The UK Supreme Court has ruled that damages for children harmed by medical negligence should include the full working life they would likely have had — not just earnings up to their life expectancy — raising the stakes for maternity-related claims and NHS costs. The decision follows a birth brain injury case at Sheffield Teaching Hospitals NHS Foundation Trust, where the child now has severe cerebral palsy, severe visual impairment and epilepsy, and needs 24-hour care.
The Move
The Supreme Court, by a majority, said compensation for a negligently injured child should account for “lost years” earnings and pension across a full expected working life.
The case involves a girl born in 2015 whose abnormal fetal heart monitoring during labour was not acted on; she was born with signs of oxygen deprivation, required resuscitation, and scans confirmed severe hypoxic brain injury.
The Trust admitted failures. A 2023 High Court award set a lump sum of £6,866,615 plus £394,940/year (inflation-linked), including earnings loss only to age 29 (her life expectancy).
Additional damages for full working-life earnings/pension will be calculated later; the family’s lawyers say it’s >£800,000.
Why it Matters for Care
For clinicians, especially in maternity, the ruling increases the financial consequences of preventable intrapartum hypoxic injury — reinforcing the clinical imperative to act promptly on abnormal fetal monitoring and escalate appropriately.
More high-value claims may translate into greater organisational scrutiny of CTG interpretation, escalation pathways, documentation quality, and incident response processes.
Expect stronger pressure to reduce avoidable harm in childbirth: the NHS reports ~250 brain injury cases in childbirth annually.
Between the Lines
The NHS’s clinical negligence liabilities are ~£60bn, with about two-thirds tied to maternity injuries — so even modest per-case increases can have system-level budget effects.

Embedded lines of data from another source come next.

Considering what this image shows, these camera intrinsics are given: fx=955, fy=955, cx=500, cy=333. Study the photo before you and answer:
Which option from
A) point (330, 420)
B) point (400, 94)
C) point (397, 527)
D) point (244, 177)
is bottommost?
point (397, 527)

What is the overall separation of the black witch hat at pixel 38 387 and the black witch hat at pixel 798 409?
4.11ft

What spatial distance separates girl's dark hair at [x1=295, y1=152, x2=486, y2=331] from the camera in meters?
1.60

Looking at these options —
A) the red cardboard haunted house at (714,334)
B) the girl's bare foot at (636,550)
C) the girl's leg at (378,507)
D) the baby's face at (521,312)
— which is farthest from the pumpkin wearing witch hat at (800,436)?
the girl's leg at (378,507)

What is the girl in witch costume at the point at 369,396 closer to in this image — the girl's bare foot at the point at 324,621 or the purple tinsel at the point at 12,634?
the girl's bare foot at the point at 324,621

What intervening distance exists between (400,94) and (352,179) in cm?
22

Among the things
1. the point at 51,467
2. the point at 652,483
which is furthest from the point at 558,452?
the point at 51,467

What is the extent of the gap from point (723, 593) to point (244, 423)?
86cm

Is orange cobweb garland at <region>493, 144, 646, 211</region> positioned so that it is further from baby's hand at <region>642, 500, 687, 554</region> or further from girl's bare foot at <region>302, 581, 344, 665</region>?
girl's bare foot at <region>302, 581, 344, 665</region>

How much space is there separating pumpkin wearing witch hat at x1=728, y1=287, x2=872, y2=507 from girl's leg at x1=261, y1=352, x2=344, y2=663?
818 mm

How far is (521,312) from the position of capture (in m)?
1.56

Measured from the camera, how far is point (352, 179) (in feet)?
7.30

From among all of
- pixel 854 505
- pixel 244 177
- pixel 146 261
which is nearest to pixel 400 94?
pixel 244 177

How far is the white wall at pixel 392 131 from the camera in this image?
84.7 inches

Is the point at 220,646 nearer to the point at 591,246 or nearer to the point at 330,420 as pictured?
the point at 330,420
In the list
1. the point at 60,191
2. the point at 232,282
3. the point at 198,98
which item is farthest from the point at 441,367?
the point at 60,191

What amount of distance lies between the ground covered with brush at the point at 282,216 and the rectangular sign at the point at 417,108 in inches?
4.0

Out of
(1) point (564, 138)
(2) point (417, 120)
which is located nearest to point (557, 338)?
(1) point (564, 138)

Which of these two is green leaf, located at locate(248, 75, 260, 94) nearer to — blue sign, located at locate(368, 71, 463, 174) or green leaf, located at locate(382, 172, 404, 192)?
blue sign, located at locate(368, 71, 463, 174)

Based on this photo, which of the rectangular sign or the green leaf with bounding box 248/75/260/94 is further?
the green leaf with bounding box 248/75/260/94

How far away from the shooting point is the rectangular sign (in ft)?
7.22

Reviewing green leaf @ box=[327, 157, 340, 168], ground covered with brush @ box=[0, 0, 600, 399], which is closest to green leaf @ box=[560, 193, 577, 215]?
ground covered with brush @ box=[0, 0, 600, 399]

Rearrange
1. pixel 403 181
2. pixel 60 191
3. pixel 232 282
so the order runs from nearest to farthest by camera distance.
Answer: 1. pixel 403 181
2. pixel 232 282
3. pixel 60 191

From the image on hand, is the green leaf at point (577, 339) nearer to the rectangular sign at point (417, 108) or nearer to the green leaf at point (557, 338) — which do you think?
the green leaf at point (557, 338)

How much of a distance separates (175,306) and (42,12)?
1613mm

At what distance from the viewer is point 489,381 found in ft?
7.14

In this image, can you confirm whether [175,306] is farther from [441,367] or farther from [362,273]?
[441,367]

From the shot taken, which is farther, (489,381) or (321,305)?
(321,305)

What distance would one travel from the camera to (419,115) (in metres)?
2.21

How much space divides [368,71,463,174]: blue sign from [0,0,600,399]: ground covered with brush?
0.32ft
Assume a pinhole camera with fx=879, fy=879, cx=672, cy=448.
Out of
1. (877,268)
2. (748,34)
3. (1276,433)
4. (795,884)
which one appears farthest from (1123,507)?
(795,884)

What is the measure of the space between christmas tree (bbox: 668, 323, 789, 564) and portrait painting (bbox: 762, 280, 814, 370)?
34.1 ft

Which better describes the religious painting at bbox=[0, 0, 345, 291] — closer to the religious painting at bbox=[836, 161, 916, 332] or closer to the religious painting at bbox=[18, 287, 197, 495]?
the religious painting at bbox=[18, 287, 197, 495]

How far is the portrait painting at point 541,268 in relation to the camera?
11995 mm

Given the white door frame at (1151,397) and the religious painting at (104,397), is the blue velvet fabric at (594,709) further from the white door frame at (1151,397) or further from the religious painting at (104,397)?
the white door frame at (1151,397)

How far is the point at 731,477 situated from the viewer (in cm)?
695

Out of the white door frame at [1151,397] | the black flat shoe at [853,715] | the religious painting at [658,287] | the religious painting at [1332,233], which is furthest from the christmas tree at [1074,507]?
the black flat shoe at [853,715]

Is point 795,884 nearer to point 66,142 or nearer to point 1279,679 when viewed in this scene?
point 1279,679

The court’s logic: there was “no basis in law” to treat injured children differently from adolescents/adults who already could claim for “lost years.”
Politically, this feeds debate over whether the NHS should shift more cases away from court: Conservative MP Sir Geoffrey Clifton-Brown (Public Accounts Committee chair) urged mediation, faster explanations/apologies, and better learning to prevent repeat harm.
What to Watch
The follow-on court process setting the new damages figure — and whether it becomes a reference point for settlement negotiations.
Whether NHS trusts and NHS Resolution expand mediation/early resolution approaches to limit legal costs and time-to-closure for families.
Any downstream policy moves from Parliament and oversight bodies focused on maternity safety, complaints handling, and negligence cost containment.